Sure, there’s good guys, bad guys, swords, magic, and the odd creature. But it’s not derivative of The Lord of the Rings (a model which many writers find hard to avoid), and it doesn’t attempt to cash in on popular subgenres (dragons, vampires, faeries, etc.).  That’s good, in my opinion.

The book presents an established hero, Kvothe, who carries with him legends of great deeds and, apparently, deeds gone wrong.  Also, there is a hint of an ill-wind heading his way, but we never find out what that is.  Why?  Because if the author does lean to established fantasy traditions, this is the first book in a trilogy.  It doesn’t make this book any less enjoyable.

So, what then?  The arc of the story isn’t made clear.  Now subtitled “The Kingkiller Chronicles,” we’re not even introduced to a king.  Instead, this is a coming-of-age story, told in our protagonist’s own words.  They speak of a very observant, clever and humorous person, which is to say that Patrick Rothfuss, a first time author, is likewise gifted.

Understanding that Kvothe is a hero currently struggling to be ordinary, we’re given a major glimpse of what, in super-hero terms, we would call “an origin story.”  There’s no bite from a radioactive spider here.  Instead, we’re told of how “the legend” that to whom we’re briefly introduced is undergirded with the realities of a very unusual and difficult teenage life.

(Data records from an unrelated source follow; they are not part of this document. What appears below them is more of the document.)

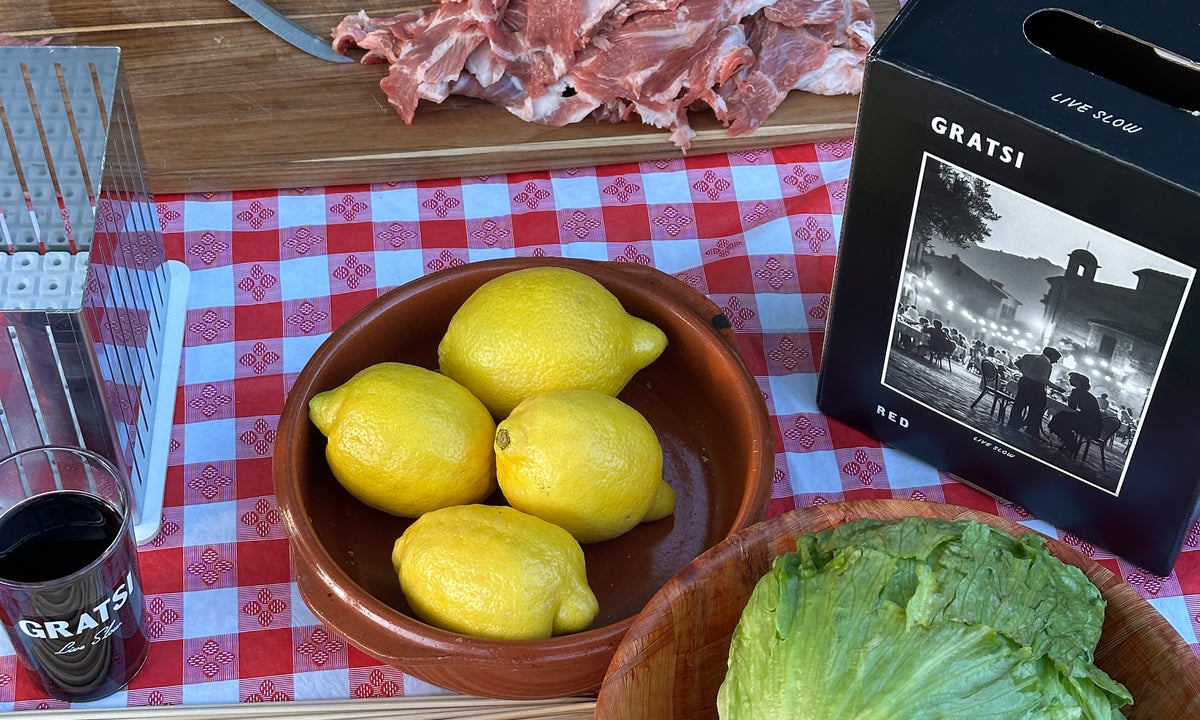 recipe preparation image 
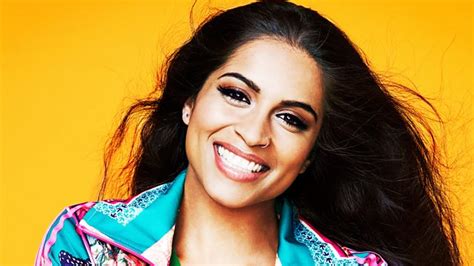 Bbc Radio 4 Womans Hour Vlogger Lilly Singh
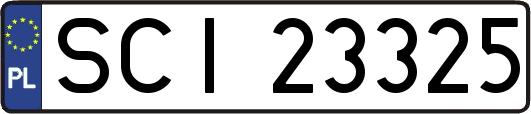 SCI23325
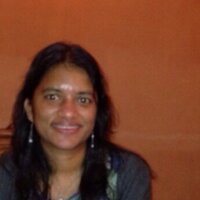 Cindy Samaroo (@cindysamaroo1) 's Twitter Profile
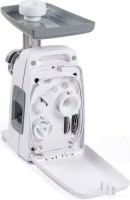Мясорубка Аксион М321.03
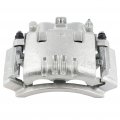 Ocpty Prime Oe Brake Caliper Fit For 2006-2008 Dodge Ram 1500 2004-2008 2500 2003-2008 3500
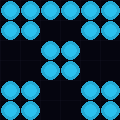 45.14.78.38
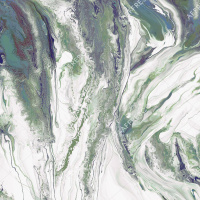 Морская пена ,  арт. ID139106
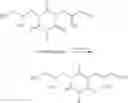 Fig. 23 - Ultraviolet absorber, composition for forming a resist under layer film, and patterning process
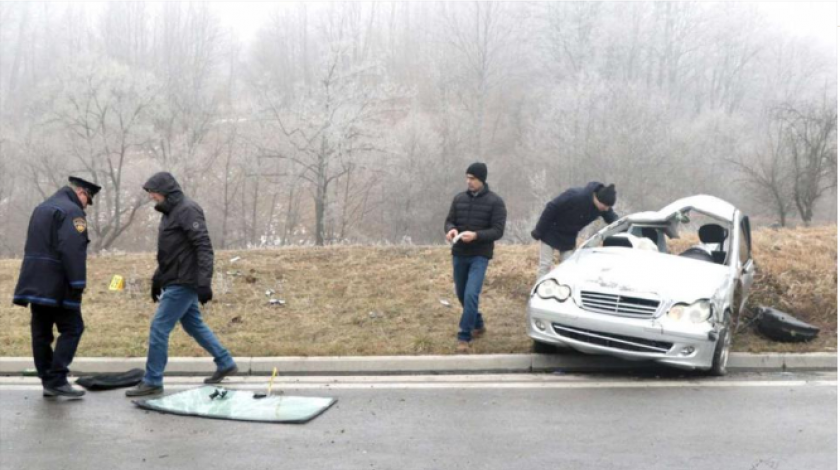 tuzla_nesreca.png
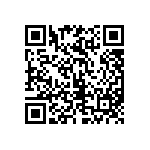 R1LV0208BSA-5SI-S1 QRCode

Kvothe is human – bold to the point of overconfidence, clever but foolish, romantic but naïve.   Still, the author builds an incredibly entertaining story while presenting a fantasy world that is grounded in reason and reality.  We understand the character’s progress through death, loss, poverty, hunger, friendship, humor, love, courage.   The truth behind the legend is revealed, even if accidental or evolved over time. 

If comparisons to other works must be made, there is

  • Harry Potter - much of the story takes place in a university setting (a very satisfying middle between reality and the exaggerated gee-whiz of Hogwarts) and,
  • Ender’s Game – did I mention smart and clever (but without Ender’s guilt complex… (so far))?  Throw in a bit of the Bean character as well.
  • The Wheel of Time – Sure, I love the series, but this is opposite of that overly long work.  Descriptive narrative is included, but it doesn’t consume 90% of the book leaving 10% of character action.  Just the opposite.  Thankfully.

When reading books, I’m always looking for something that I didn’t know, or a really good quote, or something philosophical previously unconsidered.

“You see, there’s a fundamental connection between seeming and being… We all become what we pretend to be… It’s like everyone tells a story about themselves inside their own head.  Always.  All the time.  That story makes you what you are.  We build ourselves out of that story.”